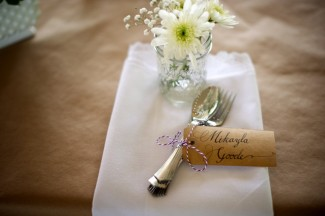 Paper table cloth, white napkin, small vase of white flowers at Firestone Metro Park Wedding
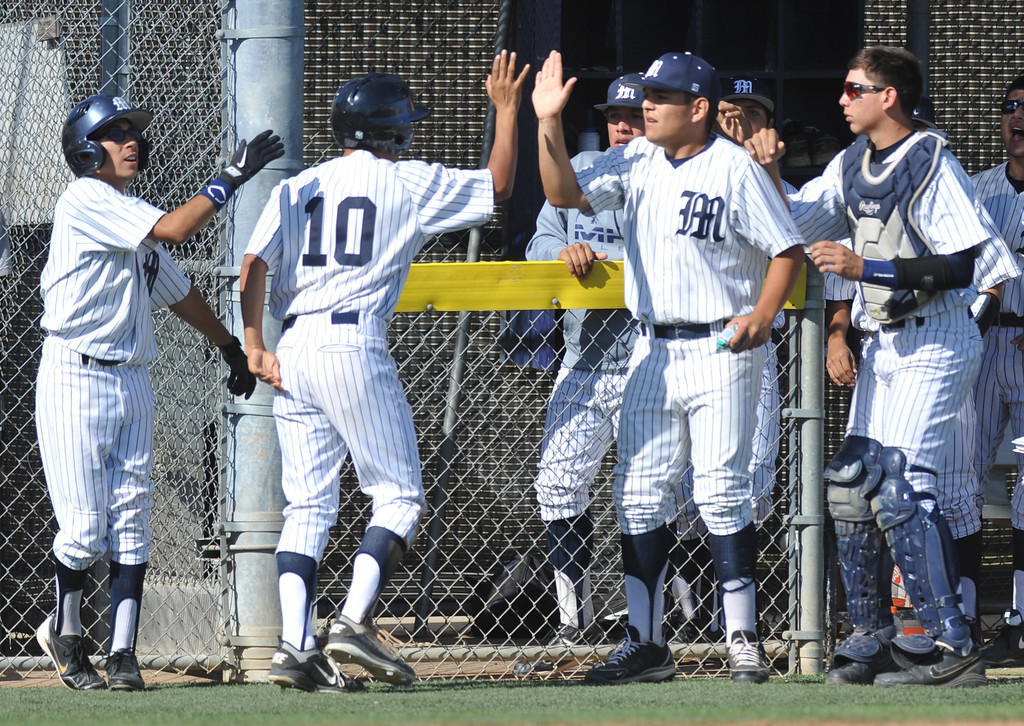 . Montebello\'s Jose Aparicio (#10) is congratulated after scoring as they play Alhambra in their Almont League baseball game at Montebello High School in Montebello  on Friday April 19, 2013. (SGVN/Staff Photo by Keith Durflinger)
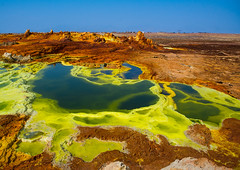 The colorful volcanic landscape of dallol in the danakil depression, Afar region, Dallol, Ethiopia (Eric Lafforgue) Tags: africa travel lake color green tourism nature pool beauty yellow horizontal landscape outdoors volcano spring colorful solitude day desert natural earth acid horizon surreal nobody nopeople formation serenity heat minerals environment sulphur isolation geography geology ethiopia hotspring volcanic saline geothermal interest arid ecosystem hornofafrica afar eastafrica geological abyssinia danakil afarregion dallol danakildepression ethio162030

TASK DESCRIPTION: Produce a verbatim transcription of every line in the listing, images omitted.

TASK RESPONSE:
 Paper table cloth, white napkin, small vase of white flowers at Firestone Metro Park Wedding
 . Montebello\'s Jose Aparicio (#10) is congratulated after scoring as they play Alhambra in their Almont League baseball game at Montebello High School in Montebello  on Friday April 19, 2013. (SGVN/Staff Photo by Keith Durflinger)
 The colorful volcanic landscape of dallol in the danakil depression, Afar region, Dallol, Ethiopia (Eric Lafforgue) Tags: africa travel lake color green tourism nature pool beauty yellow horizontal landscape outdoors volcano spring colorful solitude day desert natural earth acid horizon surreal nobody nopeople formation serenity heat minerals environment sulphur isolation geography geology ethiopia hotspring volcanic saline geothermal interest arid ecosystem hornofafrica afar eastafrica geological abyssinia danakil afarregion dallol danakildepression ethio162030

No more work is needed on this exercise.